#### Excerpt provided
When the string is invalid, things like foreach or std.string.tolower will
just crash.
this make the string type totally unusable when processing files, since there
is no guarantee that utf8 file doesn't contain invalid utf8 chars.

So I made a utf8 decoder myself to convert char[] to dchar[]. In my decoder, I
convert all invalid utf8 chars to low surrogate code points(0x80~0xFF ->
0xDC80~0xDCFF), since low surrogate are invalid utf32 codes, I'm still able to
know which part of the string is invalid. Besides, after processing the
dchar[] string, I still can convert it back to utf8 char[] without affecting
any of the invalid part.

But it is still too easy to crash program with invalid string.
Is it possible to make this a native feature of string? Or is there any other
recommended method to solve this issue?


Thank you,
--ZY Zhou
Mar 13 2011
next sibling parent reply Jonathan M Davis <jmdavisProg gmx.com> writes:
On Sunday 13 March 2011 01:57:12 ZY Zhou wrote:
 Hi,
 
 I wrote a small program to read and parse html(charset=UTF-8). It worked
 great until some invalid utf8 chars appears in that page.
 When the string is invalid, things like foreach or std.string.tolower will
 just crash.
 this make the string type totally unusable when processing files, since
 there is no guarantee that utf8 file doesn't contain invalid utf8 chars.
 
 So I made a utf8 decoder myself to convert char[] to dchar[]. In my
 decoder, I convert all invalid utf8 chars to low surrogate code
 points(0x80~0xFF -> 0xDC80~0xDCFF), since low surrogate are invalid utf32
 codes, I'm still able to know which part of the string is invalid.
 Besides, after processing the dchar[] string, I still can convert it back
 to utf8 char[] without affecting any of the invalid part.
 
 But it is still too easy to crash program with invalid string.
 Is it possible to make this a native feature of string? Or is there any
 other recommended method to solve this issue?

#### Entries supplied
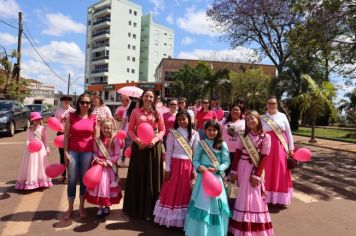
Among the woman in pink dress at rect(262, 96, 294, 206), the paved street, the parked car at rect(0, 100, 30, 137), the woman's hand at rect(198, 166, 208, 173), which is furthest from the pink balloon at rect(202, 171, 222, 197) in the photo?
the parked car at rect(0, 100, 30, 137)

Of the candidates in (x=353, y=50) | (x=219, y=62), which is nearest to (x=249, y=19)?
(x=353, y=50)

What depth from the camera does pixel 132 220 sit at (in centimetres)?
541

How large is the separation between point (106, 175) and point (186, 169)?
4.32ft

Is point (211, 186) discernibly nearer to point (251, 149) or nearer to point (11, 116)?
point (251, 149)

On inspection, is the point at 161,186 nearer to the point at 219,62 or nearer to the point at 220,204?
the point at 220,204

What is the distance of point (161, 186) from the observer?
5383 mm

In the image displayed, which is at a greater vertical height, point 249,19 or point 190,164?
point 249,19

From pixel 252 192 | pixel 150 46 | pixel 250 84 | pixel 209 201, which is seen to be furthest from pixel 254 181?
pixel 150 46

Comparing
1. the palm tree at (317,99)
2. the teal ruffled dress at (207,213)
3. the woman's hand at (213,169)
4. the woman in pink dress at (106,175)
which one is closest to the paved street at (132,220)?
the woman in pink dress at (106,175)

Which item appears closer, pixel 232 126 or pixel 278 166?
pixel 278 166

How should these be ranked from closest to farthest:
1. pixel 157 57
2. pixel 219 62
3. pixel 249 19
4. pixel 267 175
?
pixel 267 175 → pixel 249 19 → pixel 219 62 → pixel 157 57

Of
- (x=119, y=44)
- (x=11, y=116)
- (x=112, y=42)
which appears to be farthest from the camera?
(x=119, y=44)

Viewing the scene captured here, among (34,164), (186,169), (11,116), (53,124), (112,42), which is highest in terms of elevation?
(112,42)

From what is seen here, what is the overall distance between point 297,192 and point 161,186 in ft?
12.1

#### What you will do
Reproduce the passage of the forum thread on invalid UTF-8 strings, substituting "converter" for every occurrence of "decoder". Begin at the words "I wrote a small" and stop after "affecting any of the invalid part.".

#### Correct response
I wrote a small program to read and parse html(charset=UTF-8). It worked
 great until some invalid utf8 chars appears in that page.
 When the string is invalid, things like foreach or std.string.tolower will
 just crash.
 this make the string type totally unusable when processing files, since
 there is no guarantee that utf8 file doesn't contain invalid utf8 chars.
 
 So I made a utf8 converter myself to convert char[] to dchar[]. In my
 converter, I convert all invalid utf8 chars to low surrogate code
 points(0x80~0xFF -> 0xDC80~0xDCFF), since low surrogate are invalid utf32
 codes, I'm still able to know which part of the string is invalid.
 Besides, after processing the dchar[] string, I still can convert it back
 to utf8 char[] without affecting any of the invalid part.